◆ Task goal:
Report, as a number alone, how many lines below contain the string "paper".

________________________________________

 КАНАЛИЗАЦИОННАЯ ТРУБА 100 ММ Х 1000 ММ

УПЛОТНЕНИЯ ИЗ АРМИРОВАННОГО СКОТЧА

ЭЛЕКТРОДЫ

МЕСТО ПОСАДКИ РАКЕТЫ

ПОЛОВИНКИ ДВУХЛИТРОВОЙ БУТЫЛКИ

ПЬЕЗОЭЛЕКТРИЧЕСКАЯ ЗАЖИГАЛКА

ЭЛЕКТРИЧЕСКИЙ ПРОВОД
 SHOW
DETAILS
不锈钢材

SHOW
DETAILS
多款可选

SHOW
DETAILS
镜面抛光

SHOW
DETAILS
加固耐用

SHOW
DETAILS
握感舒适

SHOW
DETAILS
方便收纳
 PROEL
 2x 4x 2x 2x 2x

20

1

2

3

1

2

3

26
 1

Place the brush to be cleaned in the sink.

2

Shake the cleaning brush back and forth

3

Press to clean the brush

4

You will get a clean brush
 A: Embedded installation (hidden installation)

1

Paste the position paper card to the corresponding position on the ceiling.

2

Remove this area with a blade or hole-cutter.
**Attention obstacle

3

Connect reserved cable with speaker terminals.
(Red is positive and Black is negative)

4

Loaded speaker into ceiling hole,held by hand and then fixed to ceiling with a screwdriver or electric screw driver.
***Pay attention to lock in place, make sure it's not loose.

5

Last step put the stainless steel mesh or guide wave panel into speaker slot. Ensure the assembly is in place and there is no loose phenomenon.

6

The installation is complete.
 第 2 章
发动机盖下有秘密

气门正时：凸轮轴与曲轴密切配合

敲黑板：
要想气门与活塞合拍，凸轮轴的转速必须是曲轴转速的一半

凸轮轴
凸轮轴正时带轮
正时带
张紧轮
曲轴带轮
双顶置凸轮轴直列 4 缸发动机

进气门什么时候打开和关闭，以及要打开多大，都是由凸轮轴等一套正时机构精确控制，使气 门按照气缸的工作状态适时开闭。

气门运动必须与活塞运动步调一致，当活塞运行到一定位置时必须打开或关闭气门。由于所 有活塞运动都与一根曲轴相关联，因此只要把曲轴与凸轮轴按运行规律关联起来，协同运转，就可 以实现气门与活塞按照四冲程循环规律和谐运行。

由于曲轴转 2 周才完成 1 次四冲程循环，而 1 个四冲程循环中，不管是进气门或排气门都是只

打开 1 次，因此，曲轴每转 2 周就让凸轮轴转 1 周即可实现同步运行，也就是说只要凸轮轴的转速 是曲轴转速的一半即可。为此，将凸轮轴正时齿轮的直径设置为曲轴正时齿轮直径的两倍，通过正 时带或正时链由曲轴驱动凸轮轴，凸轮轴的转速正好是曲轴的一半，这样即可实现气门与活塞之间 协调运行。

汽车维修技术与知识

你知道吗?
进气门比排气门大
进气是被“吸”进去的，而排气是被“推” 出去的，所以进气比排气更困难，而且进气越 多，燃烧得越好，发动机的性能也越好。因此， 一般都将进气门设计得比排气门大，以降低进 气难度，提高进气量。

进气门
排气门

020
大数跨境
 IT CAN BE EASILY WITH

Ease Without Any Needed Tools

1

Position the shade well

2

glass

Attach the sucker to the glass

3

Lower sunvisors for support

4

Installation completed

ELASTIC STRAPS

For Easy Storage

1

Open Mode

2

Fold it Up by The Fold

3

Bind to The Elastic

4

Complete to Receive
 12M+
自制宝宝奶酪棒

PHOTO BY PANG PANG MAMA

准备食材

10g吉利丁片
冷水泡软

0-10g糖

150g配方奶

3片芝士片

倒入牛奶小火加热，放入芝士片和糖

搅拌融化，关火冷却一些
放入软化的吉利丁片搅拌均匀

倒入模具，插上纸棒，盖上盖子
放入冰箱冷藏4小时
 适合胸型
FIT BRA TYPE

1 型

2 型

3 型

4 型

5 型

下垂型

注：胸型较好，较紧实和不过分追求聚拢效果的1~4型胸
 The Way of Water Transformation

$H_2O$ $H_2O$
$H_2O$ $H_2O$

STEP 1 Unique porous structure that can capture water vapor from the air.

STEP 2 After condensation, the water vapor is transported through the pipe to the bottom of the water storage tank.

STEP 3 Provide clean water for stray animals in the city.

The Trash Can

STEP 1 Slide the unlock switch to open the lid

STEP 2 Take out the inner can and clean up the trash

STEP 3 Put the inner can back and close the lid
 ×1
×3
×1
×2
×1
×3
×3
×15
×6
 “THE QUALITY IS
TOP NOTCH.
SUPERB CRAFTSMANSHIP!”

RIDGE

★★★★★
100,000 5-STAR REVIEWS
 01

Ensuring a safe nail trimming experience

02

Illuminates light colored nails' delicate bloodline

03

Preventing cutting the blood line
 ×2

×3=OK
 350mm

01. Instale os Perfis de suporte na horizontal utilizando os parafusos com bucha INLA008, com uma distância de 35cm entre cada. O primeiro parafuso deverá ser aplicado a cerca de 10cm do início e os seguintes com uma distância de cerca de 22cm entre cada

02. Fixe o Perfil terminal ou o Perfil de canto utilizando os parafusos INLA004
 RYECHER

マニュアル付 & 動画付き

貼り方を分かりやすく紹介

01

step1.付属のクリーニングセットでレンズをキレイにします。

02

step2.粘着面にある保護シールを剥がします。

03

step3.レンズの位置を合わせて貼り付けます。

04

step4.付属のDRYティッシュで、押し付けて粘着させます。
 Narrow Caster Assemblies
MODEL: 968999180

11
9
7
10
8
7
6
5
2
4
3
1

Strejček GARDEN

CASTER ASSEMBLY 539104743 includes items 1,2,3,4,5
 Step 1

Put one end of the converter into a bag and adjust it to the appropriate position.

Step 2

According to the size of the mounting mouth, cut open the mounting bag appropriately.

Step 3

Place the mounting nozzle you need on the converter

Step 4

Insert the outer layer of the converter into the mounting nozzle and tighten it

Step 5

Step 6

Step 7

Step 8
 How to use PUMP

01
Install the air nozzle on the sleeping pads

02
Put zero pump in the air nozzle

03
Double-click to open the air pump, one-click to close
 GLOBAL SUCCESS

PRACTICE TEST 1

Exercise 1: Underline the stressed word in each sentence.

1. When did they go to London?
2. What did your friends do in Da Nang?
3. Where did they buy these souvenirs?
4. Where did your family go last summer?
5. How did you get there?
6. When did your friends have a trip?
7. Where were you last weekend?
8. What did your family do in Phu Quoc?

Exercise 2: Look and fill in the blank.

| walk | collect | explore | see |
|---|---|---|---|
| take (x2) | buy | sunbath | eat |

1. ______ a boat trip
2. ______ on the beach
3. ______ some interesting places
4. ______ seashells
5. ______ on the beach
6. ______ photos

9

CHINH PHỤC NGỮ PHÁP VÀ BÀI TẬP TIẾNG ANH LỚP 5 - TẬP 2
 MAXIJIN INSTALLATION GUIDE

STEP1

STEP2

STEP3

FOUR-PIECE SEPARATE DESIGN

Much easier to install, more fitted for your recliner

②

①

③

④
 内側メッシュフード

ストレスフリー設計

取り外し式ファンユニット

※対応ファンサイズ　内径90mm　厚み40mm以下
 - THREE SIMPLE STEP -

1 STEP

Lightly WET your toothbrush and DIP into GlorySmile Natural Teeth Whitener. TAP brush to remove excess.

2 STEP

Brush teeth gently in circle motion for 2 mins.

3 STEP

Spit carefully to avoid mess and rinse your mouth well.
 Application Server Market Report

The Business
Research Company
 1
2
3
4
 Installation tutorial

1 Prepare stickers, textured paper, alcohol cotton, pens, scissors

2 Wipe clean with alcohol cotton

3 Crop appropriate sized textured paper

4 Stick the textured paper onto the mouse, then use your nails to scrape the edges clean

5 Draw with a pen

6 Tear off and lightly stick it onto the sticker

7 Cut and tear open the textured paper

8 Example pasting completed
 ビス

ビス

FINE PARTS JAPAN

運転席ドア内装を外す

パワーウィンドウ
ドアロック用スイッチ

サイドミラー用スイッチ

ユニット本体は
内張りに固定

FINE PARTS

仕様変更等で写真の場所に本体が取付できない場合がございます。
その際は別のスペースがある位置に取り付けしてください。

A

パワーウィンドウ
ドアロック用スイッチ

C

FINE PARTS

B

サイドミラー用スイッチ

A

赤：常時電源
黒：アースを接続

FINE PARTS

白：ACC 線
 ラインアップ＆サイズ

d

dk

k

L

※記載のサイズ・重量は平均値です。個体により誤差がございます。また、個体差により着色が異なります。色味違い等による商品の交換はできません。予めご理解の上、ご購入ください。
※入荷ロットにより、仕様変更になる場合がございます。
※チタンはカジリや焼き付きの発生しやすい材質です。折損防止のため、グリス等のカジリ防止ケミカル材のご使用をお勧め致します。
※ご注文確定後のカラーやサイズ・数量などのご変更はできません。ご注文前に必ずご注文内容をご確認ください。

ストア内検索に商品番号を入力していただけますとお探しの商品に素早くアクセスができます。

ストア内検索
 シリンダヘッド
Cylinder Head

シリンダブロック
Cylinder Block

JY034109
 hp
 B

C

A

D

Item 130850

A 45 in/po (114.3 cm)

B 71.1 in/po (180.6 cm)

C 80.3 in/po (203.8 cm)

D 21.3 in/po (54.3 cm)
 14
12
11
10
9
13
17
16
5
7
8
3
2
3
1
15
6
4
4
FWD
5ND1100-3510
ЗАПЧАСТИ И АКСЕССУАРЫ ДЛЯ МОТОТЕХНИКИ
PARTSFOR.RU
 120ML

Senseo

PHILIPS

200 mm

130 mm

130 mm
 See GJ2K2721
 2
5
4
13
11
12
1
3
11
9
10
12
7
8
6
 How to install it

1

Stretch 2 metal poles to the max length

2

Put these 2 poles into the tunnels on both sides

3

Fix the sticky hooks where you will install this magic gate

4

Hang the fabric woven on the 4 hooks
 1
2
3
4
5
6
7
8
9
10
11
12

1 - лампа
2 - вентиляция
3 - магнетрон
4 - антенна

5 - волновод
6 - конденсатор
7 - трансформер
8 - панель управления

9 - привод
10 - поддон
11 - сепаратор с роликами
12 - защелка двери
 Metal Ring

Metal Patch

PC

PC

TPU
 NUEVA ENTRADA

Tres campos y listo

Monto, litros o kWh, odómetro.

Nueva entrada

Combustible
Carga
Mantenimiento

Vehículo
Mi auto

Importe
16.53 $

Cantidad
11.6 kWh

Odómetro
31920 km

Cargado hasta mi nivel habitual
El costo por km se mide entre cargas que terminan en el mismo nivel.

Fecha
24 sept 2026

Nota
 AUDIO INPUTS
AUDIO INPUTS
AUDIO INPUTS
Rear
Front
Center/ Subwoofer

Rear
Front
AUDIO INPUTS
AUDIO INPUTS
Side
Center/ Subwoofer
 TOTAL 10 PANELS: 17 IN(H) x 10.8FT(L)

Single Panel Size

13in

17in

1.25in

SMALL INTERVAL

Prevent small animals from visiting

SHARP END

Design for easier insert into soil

________________________________________

◆ Exercise solution:
5